Records of spatial reasoning questions:
--------------------
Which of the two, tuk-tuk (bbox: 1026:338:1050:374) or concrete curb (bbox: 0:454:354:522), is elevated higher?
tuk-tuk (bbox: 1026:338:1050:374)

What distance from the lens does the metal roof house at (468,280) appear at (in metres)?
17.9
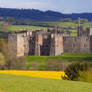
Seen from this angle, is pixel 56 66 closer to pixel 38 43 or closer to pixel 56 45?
pixel 56 45

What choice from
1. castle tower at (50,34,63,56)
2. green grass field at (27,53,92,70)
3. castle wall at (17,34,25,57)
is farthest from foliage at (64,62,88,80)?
castle tower at (50,34,63,56)

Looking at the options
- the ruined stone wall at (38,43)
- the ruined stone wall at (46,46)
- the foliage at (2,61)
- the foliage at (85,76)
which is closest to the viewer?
the foliage at (85,76)

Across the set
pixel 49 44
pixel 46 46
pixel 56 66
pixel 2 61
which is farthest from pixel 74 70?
pixel 46 46

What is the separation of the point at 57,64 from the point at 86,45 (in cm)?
1823

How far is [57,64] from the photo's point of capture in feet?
150

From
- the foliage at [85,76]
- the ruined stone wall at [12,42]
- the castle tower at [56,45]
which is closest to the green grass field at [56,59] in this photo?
the castle tower at [56,45]

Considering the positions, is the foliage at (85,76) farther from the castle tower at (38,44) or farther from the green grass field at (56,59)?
the castle tower at (38,44)

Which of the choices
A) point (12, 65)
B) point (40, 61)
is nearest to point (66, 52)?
Result: point (40, 61)

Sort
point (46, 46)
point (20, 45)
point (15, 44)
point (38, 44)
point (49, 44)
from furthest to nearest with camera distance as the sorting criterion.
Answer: point (46, 46) → point (49, 44) → point (38, 44) → point (20, 45) → point (15, 44)

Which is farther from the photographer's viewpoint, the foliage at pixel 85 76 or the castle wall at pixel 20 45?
the castle wall at pixel 20 45

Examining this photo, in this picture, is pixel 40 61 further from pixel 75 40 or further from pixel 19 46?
pixel 75 40

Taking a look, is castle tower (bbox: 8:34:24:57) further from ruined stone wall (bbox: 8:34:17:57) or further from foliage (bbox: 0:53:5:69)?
foliage (bbox: 0:53:5:69)

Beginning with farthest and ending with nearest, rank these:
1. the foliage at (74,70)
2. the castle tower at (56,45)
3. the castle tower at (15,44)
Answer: the castle tower at (56,45) < the castle tower at (15,44) < the foliage at (74,70)

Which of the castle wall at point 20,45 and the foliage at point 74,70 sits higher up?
the foliage at point 74,70
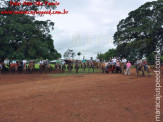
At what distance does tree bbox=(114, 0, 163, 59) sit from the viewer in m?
29.6

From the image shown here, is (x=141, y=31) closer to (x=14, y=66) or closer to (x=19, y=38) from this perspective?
(x=19, y=38)

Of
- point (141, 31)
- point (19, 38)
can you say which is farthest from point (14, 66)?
point (141, 31)

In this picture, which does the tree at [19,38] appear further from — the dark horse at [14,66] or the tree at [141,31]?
the tree at [141,31]

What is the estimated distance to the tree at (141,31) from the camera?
97.0 ft

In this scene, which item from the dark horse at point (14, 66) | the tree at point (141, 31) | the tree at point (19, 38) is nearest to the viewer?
the tree at point (19, 38)

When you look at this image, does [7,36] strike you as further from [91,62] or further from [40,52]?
[91,62]

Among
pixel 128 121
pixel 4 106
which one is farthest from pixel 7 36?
pixel 128 121

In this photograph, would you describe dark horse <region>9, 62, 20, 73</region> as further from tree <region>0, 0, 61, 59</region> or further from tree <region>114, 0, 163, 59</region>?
tree <region>114, 0, 163, 59</region>

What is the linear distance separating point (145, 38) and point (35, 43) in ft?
64.8

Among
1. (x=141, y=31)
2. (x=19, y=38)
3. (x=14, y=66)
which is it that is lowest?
(x=14, y=66)

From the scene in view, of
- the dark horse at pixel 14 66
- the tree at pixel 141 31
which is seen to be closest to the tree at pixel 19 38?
the dark horse at pixel 14 66

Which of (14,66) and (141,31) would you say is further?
(141,31)

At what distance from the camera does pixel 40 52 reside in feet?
76.7

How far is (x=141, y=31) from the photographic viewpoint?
29594mm
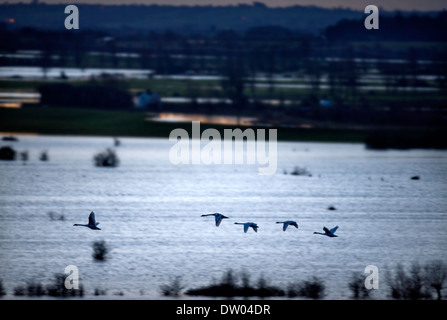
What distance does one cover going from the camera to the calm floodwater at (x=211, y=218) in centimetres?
1838

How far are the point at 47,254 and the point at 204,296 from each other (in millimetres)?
6655

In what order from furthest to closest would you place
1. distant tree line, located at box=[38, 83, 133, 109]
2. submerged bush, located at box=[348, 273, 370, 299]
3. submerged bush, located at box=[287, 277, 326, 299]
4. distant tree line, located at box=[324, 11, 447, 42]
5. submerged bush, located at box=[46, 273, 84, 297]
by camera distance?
distant tree line, located at box=[324, 11, 447, 42] < distant tree line, located at box=[38, 83, 133, 109] < submerged bush, located at box=[348, 273, 370, 299] < submerged bush, located at box=[287, 277, 326, 299] < submerged bush, located at box=[46, 273, 84, 297]

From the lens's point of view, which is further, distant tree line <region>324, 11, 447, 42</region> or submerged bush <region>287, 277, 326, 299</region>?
distant tree line <region>324, 11, 447, 42</region>

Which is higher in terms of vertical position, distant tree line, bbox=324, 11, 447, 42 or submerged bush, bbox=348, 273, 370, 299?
distant tree line, bbox=324, 11, 447, 42

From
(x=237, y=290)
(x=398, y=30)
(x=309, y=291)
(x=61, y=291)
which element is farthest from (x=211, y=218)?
(x=398, y=30)

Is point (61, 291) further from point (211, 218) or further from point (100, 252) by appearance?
point (211, 218)

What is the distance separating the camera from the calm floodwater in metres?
18.4

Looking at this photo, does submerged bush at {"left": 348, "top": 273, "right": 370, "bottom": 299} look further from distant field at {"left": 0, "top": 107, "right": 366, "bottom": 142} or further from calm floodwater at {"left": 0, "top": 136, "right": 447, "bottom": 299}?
distant field at {"left": 0, "top": 107, "right": 366, "bottom": 142}

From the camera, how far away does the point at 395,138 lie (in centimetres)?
5431

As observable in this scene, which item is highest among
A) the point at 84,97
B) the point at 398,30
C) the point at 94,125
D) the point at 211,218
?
the point at 398,30

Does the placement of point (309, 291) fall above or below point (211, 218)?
below

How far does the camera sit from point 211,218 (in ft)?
86.2

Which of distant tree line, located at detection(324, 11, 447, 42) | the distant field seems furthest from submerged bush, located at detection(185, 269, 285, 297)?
distant tree line, located at detection(324, 11, 447, 42)
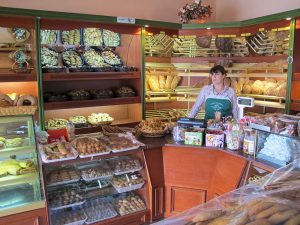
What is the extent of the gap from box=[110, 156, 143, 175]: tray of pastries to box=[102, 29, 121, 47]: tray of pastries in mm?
1853

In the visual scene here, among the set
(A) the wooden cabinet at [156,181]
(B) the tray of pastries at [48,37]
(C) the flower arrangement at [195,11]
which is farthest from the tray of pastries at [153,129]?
(C) the flower arrangement at [195,11]

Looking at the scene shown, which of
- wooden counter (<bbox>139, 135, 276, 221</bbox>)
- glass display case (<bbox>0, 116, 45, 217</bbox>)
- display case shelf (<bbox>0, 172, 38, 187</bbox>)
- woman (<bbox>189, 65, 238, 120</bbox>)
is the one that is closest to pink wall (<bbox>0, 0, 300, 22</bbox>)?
woman (<bbox>189, 65, 238, 120</bbox>)

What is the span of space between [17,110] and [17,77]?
1.22ft

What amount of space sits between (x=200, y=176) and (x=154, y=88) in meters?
1.87

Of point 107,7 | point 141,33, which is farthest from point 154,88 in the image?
point 107,7

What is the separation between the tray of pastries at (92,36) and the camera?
4.00 meters

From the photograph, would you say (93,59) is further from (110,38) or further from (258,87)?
(258,87)

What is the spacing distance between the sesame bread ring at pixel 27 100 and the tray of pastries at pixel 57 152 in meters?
0.90

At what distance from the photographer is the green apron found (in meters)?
3.49

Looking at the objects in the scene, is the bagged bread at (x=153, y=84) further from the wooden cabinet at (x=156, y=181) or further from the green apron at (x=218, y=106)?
the wooden cabinet at (x=156, y=181)

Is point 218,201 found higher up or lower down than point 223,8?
lower down

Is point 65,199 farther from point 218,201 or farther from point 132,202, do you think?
point 218,201

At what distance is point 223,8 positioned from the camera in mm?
5453

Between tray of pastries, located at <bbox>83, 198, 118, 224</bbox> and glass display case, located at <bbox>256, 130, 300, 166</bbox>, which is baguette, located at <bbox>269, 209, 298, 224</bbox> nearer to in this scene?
glass display case, located at <bbox>256, 130, 300, 166</bbox>
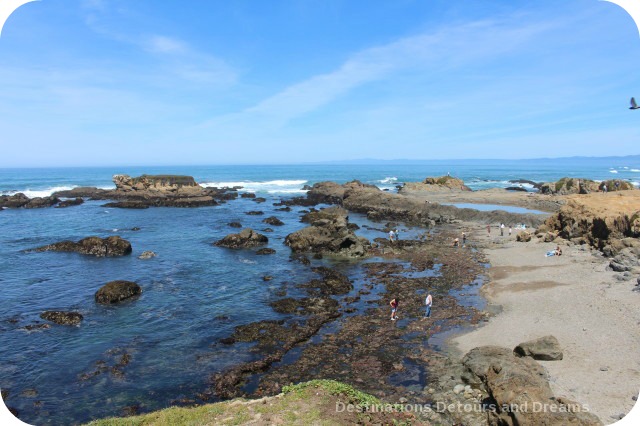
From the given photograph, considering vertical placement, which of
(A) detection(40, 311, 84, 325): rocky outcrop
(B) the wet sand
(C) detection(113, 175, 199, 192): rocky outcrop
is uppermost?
(C) detection(113, 175, 199, 192): rocky outcrop

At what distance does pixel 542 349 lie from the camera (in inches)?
622

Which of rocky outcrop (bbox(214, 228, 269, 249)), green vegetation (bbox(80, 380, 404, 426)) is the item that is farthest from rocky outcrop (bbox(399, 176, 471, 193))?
green vegetation (bbox(80, 380, 404, 426))

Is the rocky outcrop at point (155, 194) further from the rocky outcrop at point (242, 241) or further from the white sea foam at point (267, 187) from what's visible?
the rocky outcrop at point (242, 241)

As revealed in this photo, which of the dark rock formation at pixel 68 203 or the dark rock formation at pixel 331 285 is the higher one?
the dark rock formation at pixel 68 203

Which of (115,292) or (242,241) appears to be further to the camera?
(242,241)

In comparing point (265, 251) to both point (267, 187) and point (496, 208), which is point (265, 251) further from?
point (267, 187)

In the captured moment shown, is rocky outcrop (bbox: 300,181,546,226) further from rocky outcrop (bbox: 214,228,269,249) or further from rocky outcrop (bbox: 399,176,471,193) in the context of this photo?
rocky outcrop (bbox: 214,228,269,249)

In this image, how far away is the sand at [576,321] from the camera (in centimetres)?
1343

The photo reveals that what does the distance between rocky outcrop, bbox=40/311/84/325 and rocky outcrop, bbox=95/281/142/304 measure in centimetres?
248

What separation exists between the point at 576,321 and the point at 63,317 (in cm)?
2849

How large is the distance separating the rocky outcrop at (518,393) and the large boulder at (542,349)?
1636 mm

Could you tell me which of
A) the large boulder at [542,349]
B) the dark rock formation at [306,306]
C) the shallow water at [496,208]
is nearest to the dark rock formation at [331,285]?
the dark rock formation at [306,306]

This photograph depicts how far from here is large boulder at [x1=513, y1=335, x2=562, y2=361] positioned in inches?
616

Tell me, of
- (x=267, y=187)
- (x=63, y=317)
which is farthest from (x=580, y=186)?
(x=267, y=187)
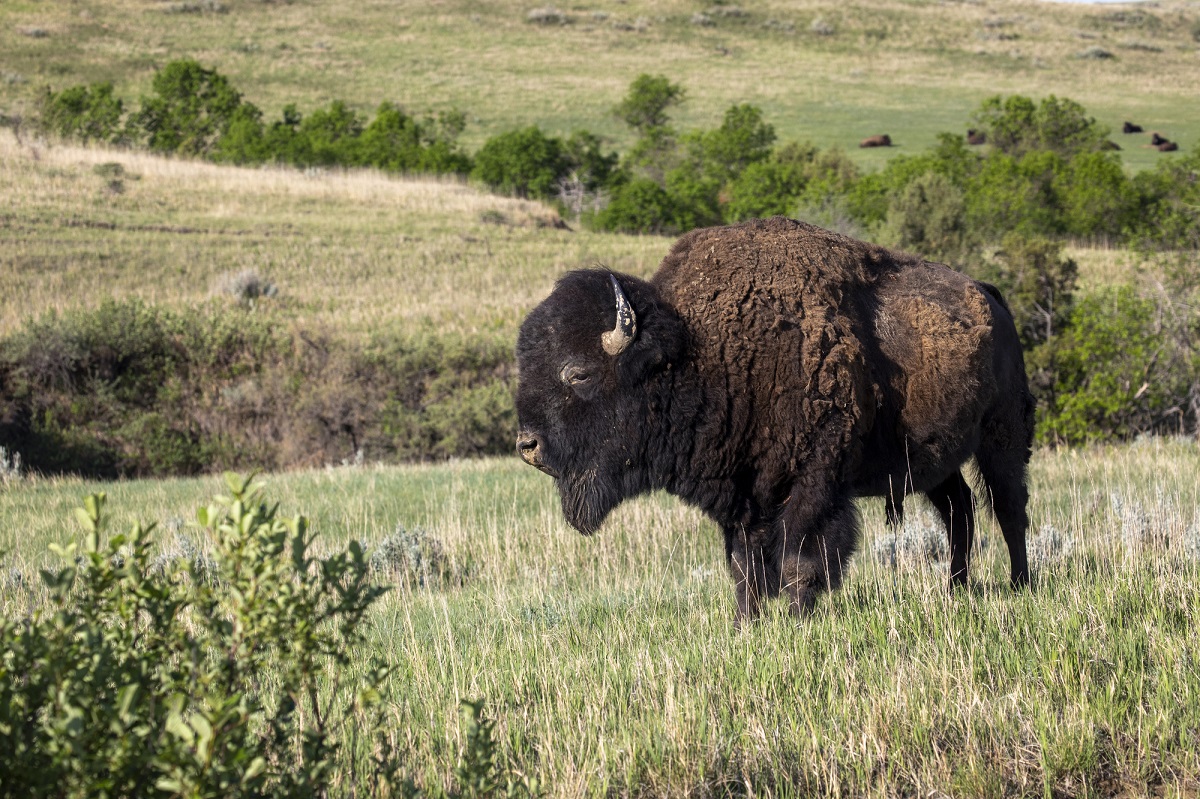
--------------------
**THE TASK**
Please pull out each line in the entries above that contains the word "sand". Case counts when matching.

**WRITTEN ANSWER**
(B) the wet sand
In this image, how far away is the sand at [576,321] from the camera (in centimetres)?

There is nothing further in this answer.